Their push for multi-process solutions like XPC have made logging even more useless because by default the new log system refuses to show output from sub-processes AT ALL. So imagine an app that previously had a nice sequential log for in-process actions A, B, and C; after migrating to sub-processes, now you see only the output of action B because the A and C actions are in different sub-processes! While there is a way to enable the output from all of them, it’s not the default and it’s not obvious and it’s just another stupid debugging hurdle.
And of course the API side of logging, i.e. OSLog, is still unusable if you have exotic needs like, I dunno, sending the logs somewhere where you, the developer, might take a look at them. Feels like having sessions telling us about improvements to logging without solving that one first is a bit pointless.
For lighter-weight logging, replace "debug" with "info" or "default". If your program has debug symbols, you can also toss in the --source flag to add the filename and line number for each logging statement, if available.
The new logging is a significant improvement once you get used to it, IMO.
GP meant from remote devices, like a phone, to somewhere the developer can see it, like a logging service. OSLog can't even log to a local file, making it fairly useless for in app logging even in testing, as there's no way to see your app's logs in the app, no?
As a non-mac user I am fascinated by blogs like this. Does Apple care? Like, if they just ignore the issue, will enough people stop buying their products that they will even notice? When Apple releases a new product, it seems to me the person who wrote this post will buy it regardless and there is absolutely no incentive at all for Apple to address the problem.
This doesn't even mention that at some point in one of the last 4 or 5 macOS/OSX releases, Apple made it so that processes started by launchd (i.e. GUI apps) no longer have stdout/stderr file descriptors that point to anywhere.
They used to "point at" the Console, which provided a handy, non-platform specific way to get debug output from a GUI app. But oh no, we can't have that. Got to use whatever the logging API flavor of the month is to get anything into the Console (that correct logging API (i.e. one that actuallyworks) has also changed over the last 4-5 releases).

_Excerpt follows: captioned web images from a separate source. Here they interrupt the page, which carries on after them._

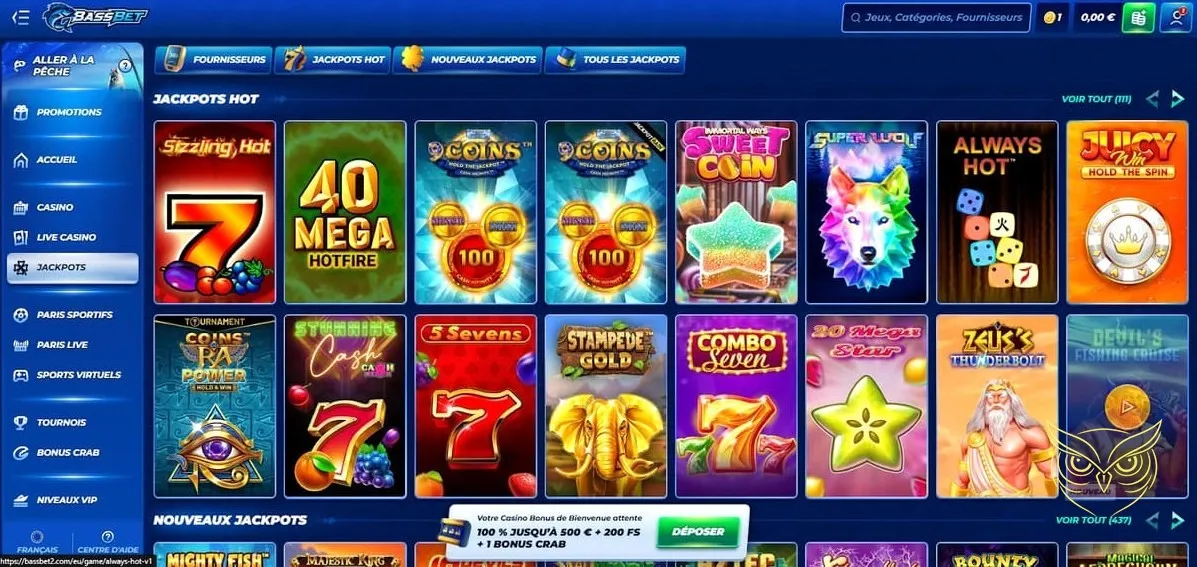 Bannière bonus de bienvenue BassBet Casino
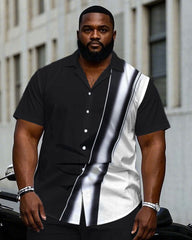 Big & Tall Men's Black & White Irregular Contrast Comfortable Short Sleeve Shirt Pants Set
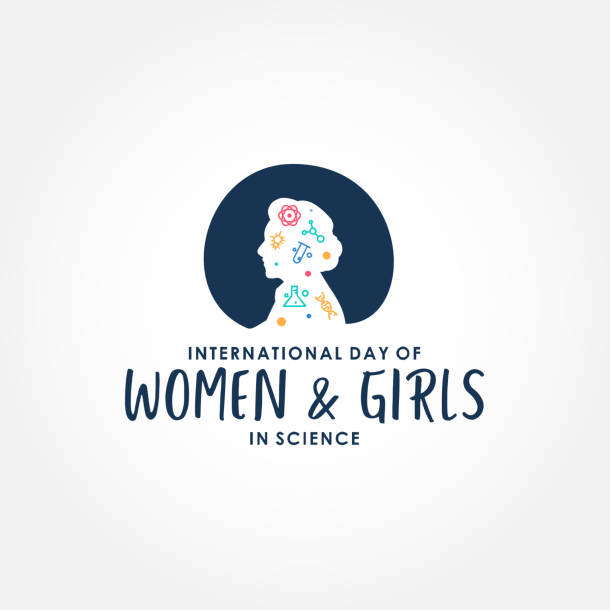 배너 또는 배경에 대한 과학 디자인 벡터에서 여성과 소녀의 국제 날 - 여자만 stock illustrations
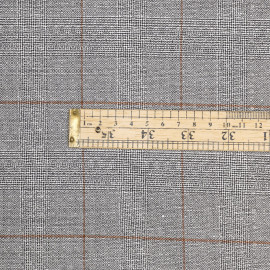 Tissu Prince de Galles noir et blanc à motif ethnique et lignes caramel -pretty mercerie - mercerie en ligne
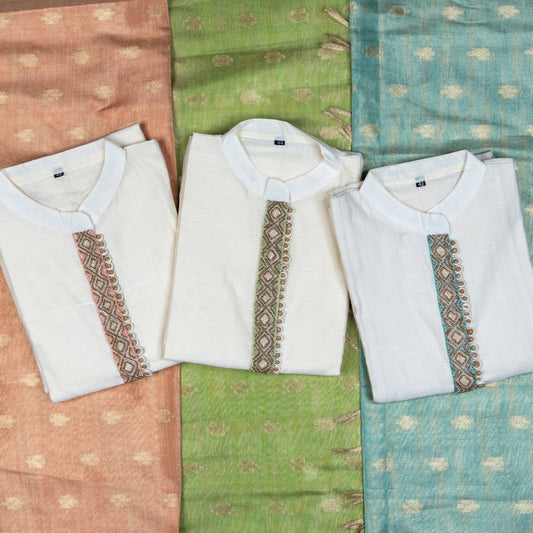 Chanderi Cotton Kurta & Dupatta Set With Cutdana Work & Benarasi Dupatta Of Three Different Color.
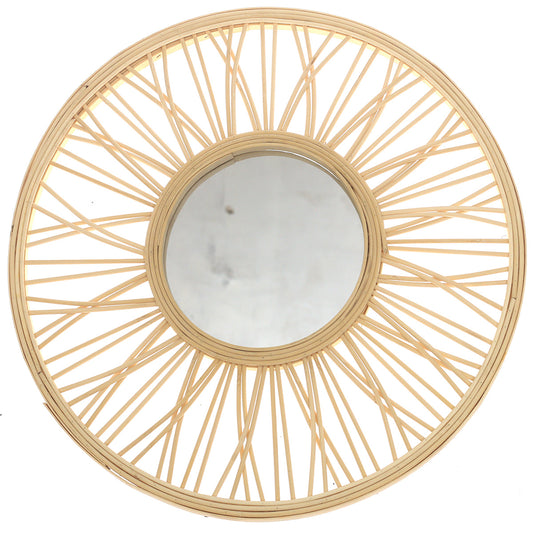 Handwoven Natural Mirror – Round Bamboo Spoke Frame Wall Mirror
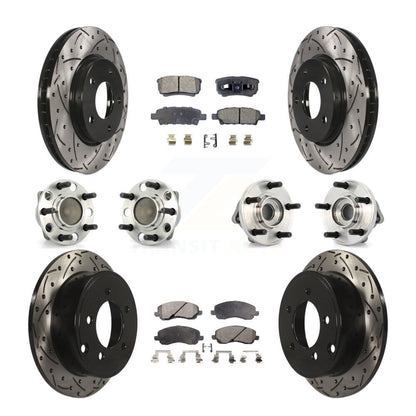[Avant + Arrière] Kit d'ensemble roulement de roue et moyeu pour 2009 Dodge Caliber SXT avec Drum rear brakes Non-ABS KBB-110770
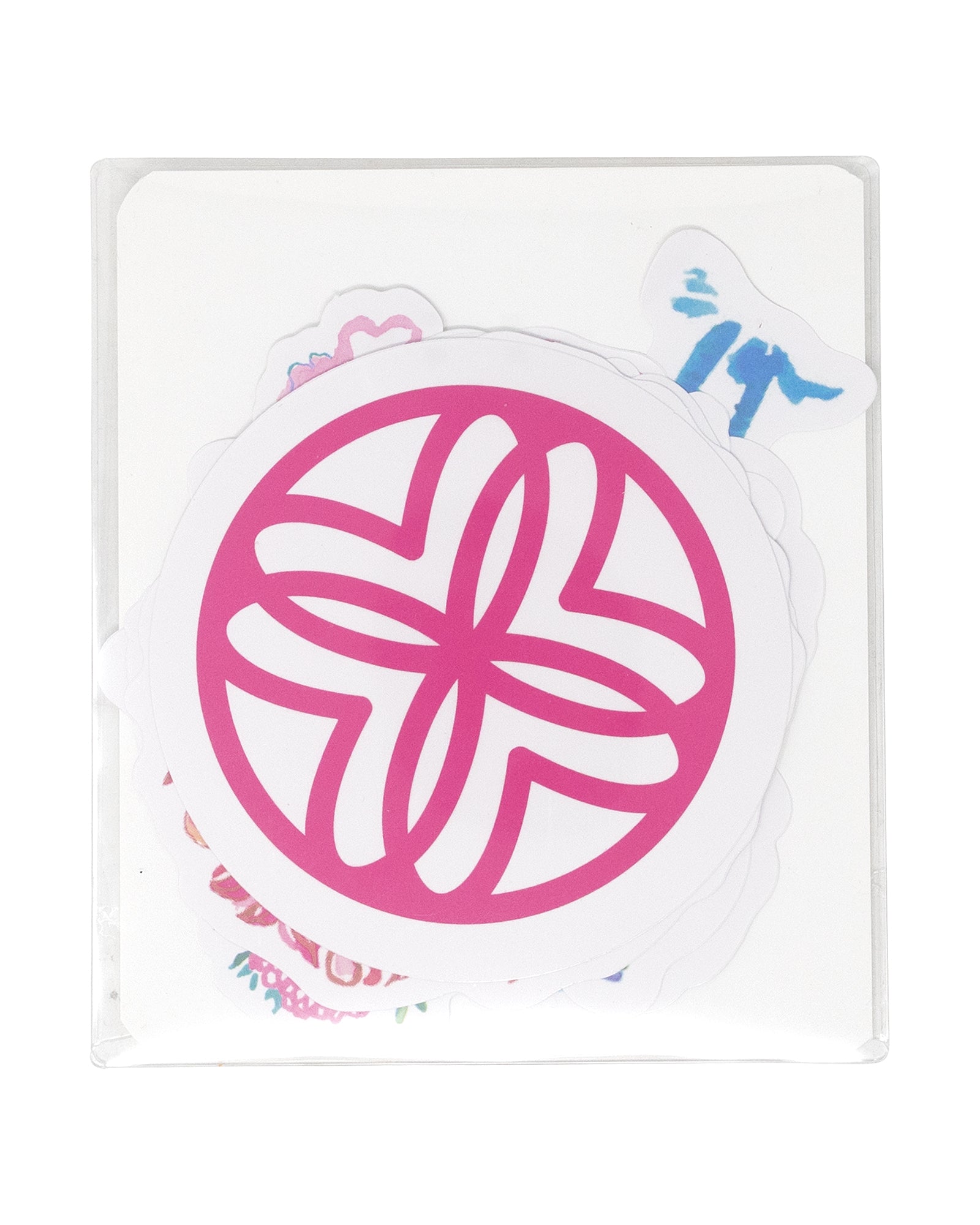 Pink circular stickers on a clear card with colorful text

Lol, no. Unified log was designed first and foremost for Apple engineers and through some convoluted series of events that I am evidently not privy to ended up becoming exposed to developers as well. Except it was pretty much useless to developers because they couldn’t figure out how to use it. And not because the tools to use it effectively weren’t there, no, not at all; Apple engineers rely on them heavily (there are private, easy to use frameworks to work with log archives; the new, public OSLog framework that came out last year has an admittedly useful subset). No, the problem was that nothing was documented, most of the stuff that Apple was using to parse the logs and reassemble them remained private, and without these it’s hard enough to slog through the log stream let alone when you compound it with the many idiosyncrasies like private logging or trying to figure out which subsystem things are coming from. Really, Console is just the cherry on top because it gets even less love that logging guts itself because nobody has to use it internally.